Curbs put on foreign purchasers By Fu Jing and Liu Jie in Beijing and Zhang Yu in Shanghai (China Daily) Updated: 2006-07-25 08:37 Andy Xie, an economist with Morgan Stanley in Hong Kong, said there was an
element of speculation in China's real estate market. He said a combination of
low interest rates and expectations of further appreciation of the renminbi have
caused an influx of overseas money.
Some experts said the latest
measures would not have much of an impact on the market.
"The proportion
of foreigners buying houses in China is rather small. And foreigners are
focusing on high-end apartments and villas, a sector with a high vacancy rate,"

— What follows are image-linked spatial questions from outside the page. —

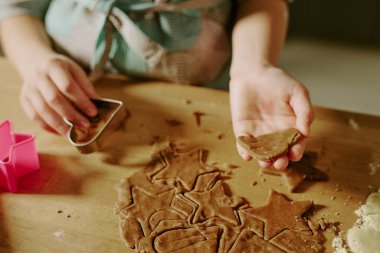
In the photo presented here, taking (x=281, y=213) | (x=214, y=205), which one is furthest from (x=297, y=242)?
(x=214, y=205)

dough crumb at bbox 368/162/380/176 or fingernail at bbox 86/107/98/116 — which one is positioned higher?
fingernail at bbox 86/107/98/116

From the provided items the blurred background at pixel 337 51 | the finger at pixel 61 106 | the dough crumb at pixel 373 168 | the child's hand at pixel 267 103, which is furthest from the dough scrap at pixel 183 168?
the blurred background at pixel 337 51

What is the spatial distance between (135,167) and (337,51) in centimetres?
159

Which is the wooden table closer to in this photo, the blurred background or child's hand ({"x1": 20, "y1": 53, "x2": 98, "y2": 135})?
child's hand ({"x1": 20, "y1": 53, "x2": 98, "y2": 135})

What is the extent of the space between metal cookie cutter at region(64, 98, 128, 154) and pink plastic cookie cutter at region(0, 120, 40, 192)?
0.29 feet

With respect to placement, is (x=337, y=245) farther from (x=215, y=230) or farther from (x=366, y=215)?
(x=215, y=230)

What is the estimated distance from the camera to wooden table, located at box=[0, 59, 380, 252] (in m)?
0.84

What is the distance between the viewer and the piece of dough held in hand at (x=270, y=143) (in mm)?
859

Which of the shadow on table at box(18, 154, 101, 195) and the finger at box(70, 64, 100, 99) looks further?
the finger at box(70, 64, 100, 99)

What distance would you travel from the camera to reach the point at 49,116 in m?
1.01

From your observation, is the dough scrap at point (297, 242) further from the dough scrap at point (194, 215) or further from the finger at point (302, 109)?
the finger at point (302, 109)

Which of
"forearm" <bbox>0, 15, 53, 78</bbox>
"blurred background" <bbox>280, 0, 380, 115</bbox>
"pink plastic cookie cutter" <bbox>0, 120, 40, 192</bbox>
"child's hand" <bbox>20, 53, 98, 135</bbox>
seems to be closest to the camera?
"pink plastic cookie cutter" <bbox>0, 120, 40, 192</bbox>

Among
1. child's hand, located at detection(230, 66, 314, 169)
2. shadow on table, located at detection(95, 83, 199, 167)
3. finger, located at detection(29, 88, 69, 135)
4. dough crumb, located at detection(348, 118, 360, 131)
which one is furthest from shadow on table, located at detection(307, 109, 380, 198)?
finger, located at detection(29, 88, 69, 135)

said Susan Zhang, national director of Jones Lang LaSalle, a multinational
real-estate consultancy in Beijing.
A Beijing real-estate agent engaged
in property intermediary service said only 10 per cent of its clients are
foreigners.
The purpose of the rules, as Michael Hart, head at Jones Lang
LaSalle's research department in Shanghai, understands, is to "bring greater
transparency to the market" and "make sure investment is longer term, not short
or speculative."
But they might not have much effect because China's
property market is "mostly driven by local buyers and local developers," he
said.
It is generally believed that foreign investment accounts for some
4 per cent of property sales in Shanghai and Hart said the new rules would
have some impact on "a few projects targeting foreign buyers."
Wayne
Zane, director of research and consultancy department in Colliers International
Property Services, Shanghai, said: "It obviously shuts down a door on foreign
investment in the property market."
Weng Haitao, a researcher with the
Shanghai office of Savills China, said some foreign investors may face financial
pressures in the short term because the new rules require foreign investors put
down 50 per cent, instead of the previous 30 per cent, of development costs for
investments of US$10 million or above.